## Задание
Найдите в записях все строки, где встречается слово «Rise», и перепишите каждую из них полностью.
-----
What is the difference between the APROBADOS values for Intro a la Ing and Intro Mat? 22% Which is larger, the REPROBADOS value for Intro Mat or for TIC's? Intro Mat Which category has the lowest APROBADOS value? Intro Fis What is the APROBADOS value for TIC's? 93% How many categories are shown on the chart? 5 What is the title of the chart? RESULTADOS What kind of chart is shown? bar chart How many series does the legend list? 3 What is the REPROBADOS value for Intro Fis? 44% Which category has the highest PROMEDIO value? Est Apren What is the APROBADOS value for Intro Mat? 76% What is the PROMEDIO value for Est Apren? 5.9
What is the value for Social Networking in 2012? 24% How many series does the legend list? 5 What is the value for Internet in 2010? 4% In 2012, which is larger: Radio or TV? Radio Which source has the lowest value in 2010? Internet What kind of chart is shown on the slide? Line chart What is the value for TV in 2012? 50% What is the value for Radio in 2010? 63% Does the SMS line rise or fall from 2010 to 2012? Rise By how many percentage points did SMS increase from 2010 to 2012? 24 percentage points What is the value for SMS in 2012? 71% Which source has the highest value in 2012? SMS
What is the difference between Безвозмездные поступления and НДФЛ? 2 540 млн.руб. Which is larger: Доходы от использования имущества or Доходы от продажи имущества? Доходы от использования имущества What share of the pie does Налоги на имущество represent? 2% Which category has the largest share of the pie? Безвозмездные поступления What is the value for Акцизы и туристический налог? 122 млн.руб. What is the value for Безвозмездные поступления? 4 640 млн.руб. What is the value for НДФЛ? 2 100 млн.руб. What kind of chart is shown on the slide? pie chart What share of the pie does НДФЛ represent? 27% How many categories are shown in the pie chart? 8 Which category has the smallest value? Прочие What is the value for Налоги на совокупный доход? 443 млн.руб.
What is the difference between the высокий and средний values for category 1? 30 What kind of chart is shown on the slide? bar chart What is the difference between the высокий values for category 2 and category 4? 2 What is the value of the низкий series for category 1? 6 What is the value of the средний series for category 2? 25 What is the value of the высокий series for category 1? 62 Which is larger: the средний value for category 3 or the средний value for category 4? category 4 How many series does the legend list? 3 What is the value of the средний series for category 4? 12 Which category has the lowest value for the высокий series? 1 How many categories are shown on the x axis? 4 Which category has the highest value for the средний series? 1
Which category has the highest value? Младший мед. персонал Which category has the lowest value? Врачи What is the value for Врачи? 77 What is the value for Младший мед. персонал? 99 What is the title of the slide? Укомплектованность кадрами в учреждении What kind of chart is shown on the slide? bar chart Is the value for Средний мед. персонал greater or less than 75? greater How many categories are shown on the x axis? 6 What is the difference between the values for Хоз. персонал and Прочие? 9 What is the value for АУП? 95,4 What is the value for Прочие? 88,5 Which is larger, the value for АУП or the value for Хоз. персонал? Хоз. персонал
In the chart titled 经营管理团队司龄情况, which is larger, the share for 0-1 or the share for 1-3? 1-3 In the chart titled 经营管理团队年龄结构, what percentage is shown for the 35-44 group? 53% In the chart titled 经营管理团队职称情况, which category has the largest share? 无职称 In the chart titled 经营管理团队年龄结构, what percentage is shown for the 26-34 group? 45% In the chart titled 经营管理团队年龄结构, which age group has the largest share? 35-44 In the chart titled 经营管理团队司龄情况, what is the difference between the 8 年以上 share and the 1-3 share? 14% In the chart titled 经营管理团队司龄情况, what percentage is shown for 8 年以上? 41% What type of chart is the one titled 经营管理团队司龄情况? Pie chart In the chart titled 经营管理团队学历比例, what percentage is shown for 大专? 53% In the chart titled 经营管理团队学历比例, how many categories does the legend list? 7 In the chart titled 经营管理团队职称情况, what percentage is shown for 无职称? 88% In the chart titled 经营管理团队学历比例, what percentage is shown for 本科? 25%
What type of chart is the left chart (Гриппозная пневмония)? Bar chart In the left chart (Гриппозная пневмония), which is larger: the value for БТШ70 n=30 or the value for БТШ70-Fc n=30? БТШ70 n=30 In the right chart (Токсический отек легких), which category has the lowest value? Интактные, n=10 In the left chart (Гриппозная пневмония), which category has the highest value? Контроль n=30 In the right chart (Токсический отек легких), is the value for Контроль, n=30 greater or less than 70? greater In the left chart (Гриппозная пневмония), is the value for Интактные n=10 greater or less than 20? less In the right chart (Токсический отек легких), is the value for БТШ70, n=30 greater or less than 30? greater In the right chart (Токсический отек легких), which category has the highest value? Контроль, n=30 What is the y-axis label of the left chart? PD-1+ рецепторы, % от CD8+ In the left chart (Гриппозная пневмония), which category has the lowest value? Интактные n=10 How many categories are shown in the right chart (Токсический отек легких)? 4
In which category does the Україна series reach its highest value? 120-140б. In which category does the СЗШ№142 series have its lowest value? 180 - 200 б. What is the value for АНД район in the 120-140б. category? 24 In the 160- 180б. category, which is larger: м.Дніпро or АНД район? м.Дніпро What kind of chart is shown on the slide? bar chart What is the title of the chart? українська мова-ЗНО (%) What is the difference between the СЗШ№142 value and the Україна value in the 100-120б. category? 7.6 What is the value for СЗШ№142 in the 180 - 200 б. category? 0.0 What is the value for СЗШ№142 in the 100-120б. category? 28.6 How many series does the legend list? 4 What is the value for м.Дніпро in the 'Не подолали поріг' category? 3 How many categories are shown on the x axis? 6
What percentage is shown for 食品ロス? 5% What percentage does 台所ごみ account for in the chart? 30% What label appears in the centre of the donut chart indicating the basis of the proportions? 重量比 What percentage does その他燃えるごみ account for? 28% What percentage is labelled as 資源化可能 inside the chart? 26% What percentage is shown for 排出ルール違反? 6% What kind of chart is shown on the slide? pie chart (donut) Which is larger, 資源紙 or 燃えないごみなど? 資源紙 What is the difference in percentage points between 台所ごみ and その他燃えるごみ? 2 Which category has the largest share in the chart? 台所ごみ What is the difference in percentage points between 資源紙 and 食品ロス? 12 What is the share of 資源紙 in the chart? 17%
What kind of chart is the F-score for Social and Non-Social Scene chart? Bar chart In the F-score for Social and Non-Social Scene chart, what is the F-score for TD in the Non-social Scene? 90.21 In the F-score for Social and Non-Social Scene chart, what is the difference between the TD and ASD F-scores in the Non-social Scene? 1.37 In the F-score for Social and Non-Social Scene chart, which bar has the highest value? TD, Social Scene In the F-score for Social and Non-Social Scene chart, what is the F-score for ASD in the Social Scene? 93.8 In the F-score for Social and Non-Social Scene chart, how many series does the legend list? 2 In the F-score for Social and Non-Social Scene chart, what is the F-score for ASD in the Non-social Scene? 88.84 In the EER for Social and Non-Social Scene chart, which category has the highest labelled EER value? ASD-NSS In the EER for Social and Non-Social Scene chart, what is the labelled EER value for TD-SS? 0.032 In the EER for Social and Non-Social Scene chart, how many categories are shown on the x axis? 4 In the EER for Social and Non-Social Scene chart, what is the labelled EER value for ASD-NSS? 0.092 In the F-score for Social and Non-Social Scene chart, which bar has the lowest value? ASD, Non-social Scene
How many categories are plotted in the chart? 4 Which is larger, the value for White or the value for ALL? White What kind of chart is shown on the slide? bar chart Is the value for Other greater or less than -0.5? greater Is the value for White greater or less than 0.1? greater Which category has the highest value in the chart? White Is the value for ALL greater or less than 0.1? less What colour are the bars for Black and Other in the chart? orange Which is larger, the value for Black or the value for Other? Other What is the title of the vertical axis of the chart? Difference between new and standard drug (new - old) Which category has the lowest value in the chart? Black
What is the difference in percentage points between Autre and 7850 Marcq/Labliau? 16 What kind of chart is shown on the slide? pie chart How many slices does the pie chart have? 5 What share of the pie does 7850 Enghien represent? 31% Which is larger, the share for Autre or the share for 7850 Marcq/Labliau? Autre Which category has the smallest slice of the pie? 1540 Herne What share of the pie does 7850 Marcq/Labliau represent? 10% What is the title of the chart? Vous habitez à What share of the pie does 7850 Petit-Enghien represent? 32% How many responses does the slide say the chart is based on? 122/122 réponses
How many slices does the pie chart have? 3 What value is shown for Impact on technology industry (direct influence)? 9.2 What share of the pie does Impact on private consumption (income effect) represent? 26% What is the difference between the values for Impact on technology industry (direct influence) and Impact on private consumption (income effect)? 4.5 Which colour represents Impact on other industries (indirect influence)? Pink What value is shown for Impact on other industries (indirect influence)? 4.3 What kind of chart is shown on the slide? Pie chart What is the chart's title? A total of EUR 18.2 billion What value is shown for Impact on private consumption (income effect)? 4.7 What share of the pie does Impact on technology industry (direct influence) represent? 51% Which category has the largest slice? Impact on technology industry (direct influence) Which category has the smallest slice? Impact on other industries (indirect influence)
-----
## Ответ
What is the value for Social Networking in 2012? 24% How many series does the legend list? 5 What is the value for Internet in 2010? 4% In 2012, which is larger: Radio or TV? Radio Which source has the lowest value in 2010? Internet What kind of chart is shown on the slide? Line chart What is the value for TV in 2012? 50% What is the value for Radio in 2010? 63% Does the SMS line rise or fall from 2010 to 2012? Rise By how many percentage points did SMS increase from 2010 to 2012? 24 percentage points What is the value for SMS in 2012? 71% Which source has the highest value in 2012? SMS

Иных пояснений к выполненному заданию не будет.